→ Data supplied
· · · ·

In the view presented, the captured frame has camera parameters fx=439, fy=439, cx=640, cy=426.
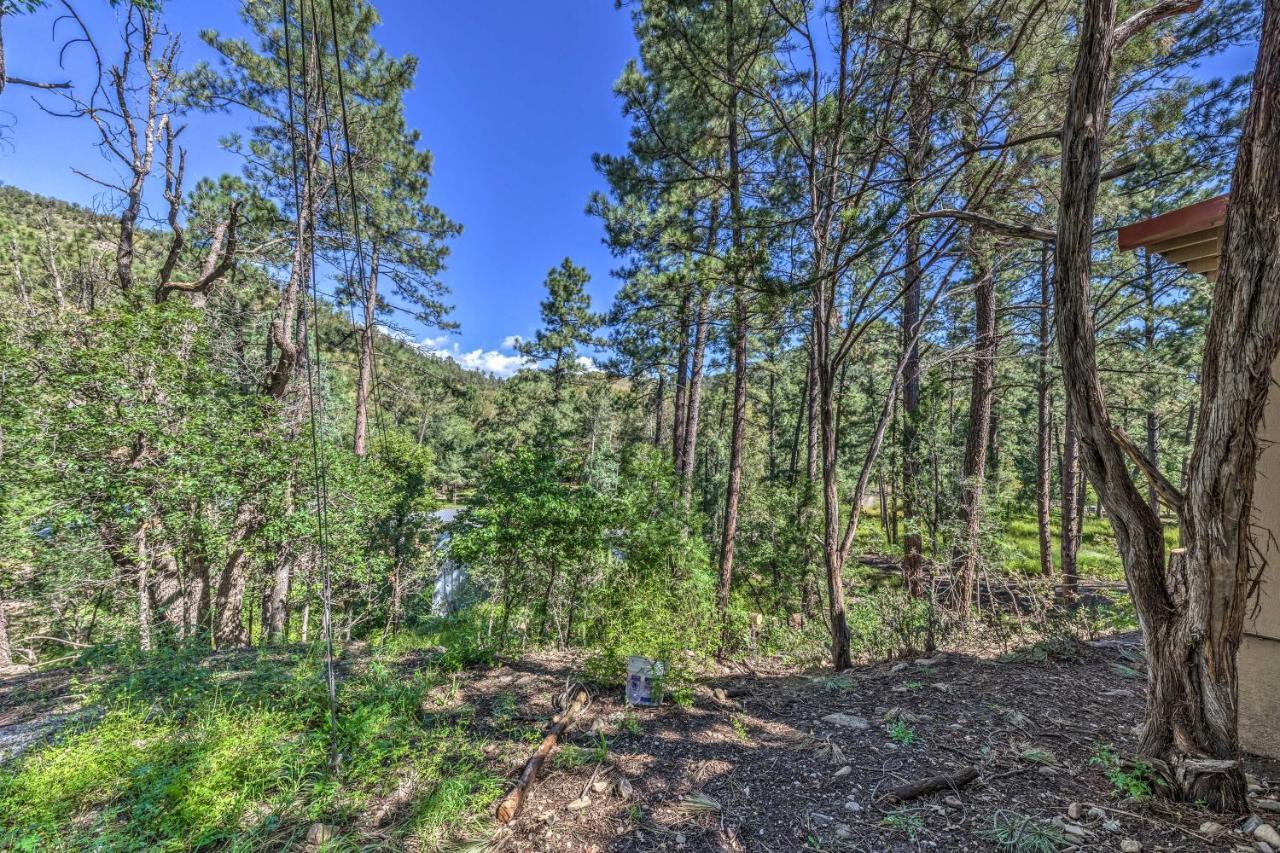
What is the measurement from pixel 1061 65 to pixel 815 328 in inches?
98.6

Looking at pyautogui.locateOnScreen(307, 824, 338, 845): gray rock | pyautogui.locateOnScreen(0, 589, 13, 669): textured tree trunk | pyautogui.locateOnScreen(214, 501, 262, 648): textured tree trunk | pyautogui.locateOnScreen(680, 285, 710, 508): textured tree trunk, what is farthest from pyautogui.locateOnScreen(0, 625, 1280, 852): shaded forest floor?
pyautogui.locateOnScreen(680, 285, 710, 508): textured tree trunk

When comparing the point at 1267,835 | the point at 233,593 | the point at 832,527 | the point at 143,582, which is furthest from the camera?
the point at 233,593

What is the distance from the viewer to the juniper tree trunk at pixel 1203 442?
182 cm

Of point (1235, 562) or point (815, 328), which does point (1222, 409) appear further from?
point (815, 328)

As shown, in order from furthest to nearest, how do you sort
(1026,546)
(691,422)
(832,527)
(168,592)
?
(1026,546) < (691,422) < (168,592) < (832,527)

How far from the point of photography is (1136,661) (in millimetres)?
3693

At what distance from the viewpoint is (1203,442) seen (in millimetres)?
1944

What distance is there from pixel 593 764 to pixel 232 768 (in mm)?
1965

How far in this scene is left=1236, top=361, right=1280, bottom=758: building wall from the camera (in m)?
2.40

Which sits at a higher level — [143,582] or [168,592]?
[143,582]

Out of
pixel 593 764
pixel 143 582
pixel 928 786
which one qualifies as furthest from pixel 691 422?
pixel 143 582

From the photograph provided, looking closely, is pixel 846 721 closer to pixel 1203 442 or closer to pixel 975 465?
pixel 1203 442

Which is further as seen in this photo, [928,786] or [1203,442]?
[928,786]

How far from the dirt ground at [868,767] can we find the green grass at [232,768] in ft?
1.30
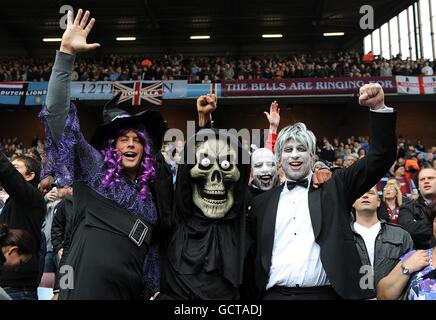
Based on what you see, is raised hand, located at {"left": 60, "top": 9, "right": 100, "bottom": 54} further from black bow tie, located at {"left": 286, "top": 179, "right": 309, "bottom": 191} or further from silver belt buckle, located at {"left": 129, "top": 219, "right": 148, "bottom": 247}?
black bow tie, located at {"left": 286, "top": 179, "right": 309, "bottom": 191}

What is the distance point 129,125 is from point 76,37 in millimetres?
595

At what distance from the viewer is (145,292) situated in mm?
2768

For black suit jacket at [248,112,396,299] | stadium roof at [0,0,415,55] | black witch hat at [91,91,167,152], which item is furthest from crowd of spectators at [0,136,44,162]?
black suit jacket at [248,112,396,299]

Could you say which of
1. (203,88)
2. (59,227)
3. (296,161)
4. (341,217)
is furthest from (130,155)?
(203,88)

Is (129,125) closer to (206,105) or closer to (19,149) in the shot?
(206,105)

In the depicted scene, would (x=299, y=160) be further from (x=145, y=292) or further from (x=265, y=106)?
(x=265, y=106)

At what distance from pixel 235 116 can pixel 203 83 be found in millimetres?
5327

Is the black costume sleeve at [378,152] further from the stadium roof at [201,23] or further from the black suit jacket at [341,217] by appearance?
the stadium roof at [201,23]

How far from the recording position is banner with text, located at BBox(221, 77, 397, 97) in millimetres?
18891

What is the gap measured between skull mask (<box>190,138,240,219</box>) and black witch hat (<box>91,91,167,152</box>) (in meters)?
0.35

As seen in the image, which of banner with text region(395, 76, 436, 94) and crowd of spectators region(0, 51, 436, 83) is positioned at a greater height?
crowd of spectators region(0, 51, 436, 83)

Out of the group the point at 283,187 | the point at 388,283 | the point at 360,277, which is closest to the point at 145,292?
the point at 283,187
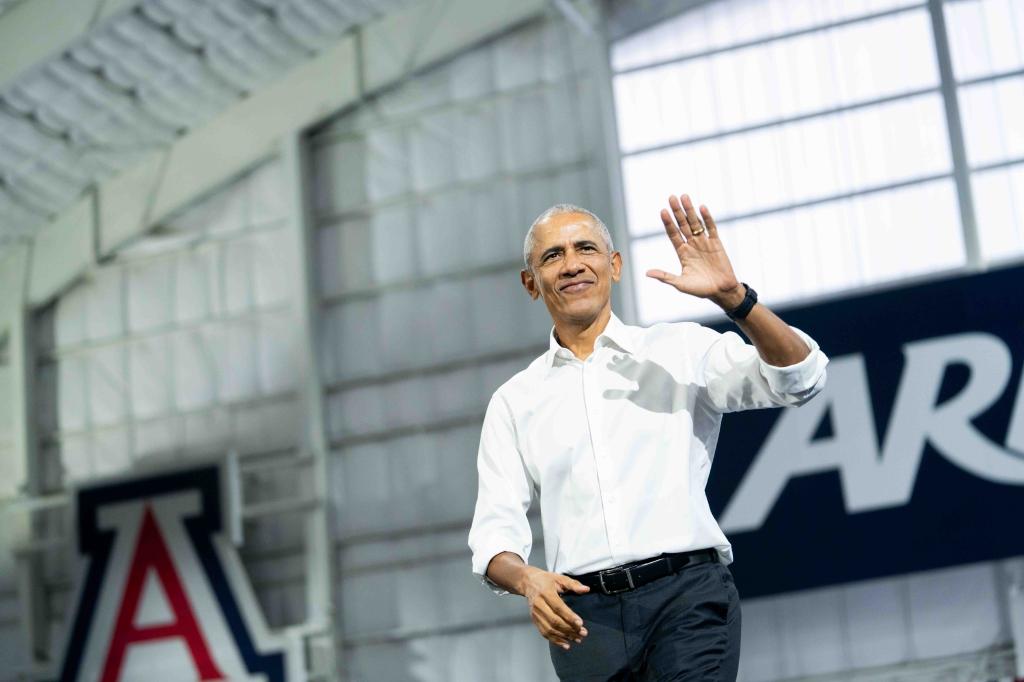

· · · ·

→ Exercise goal
Report every line above that contains the word "with", copying each one in full. Case counts.

→ Answer for the task
How far from the recording position is banner with text, located at BBox(221, 77, 397, 97) in millimetres?
As seen in the image, which of banner with text region(395, 76, 436, 94) and crowd of spectators region(0, 51, 436, 83) is positioned at a greater height?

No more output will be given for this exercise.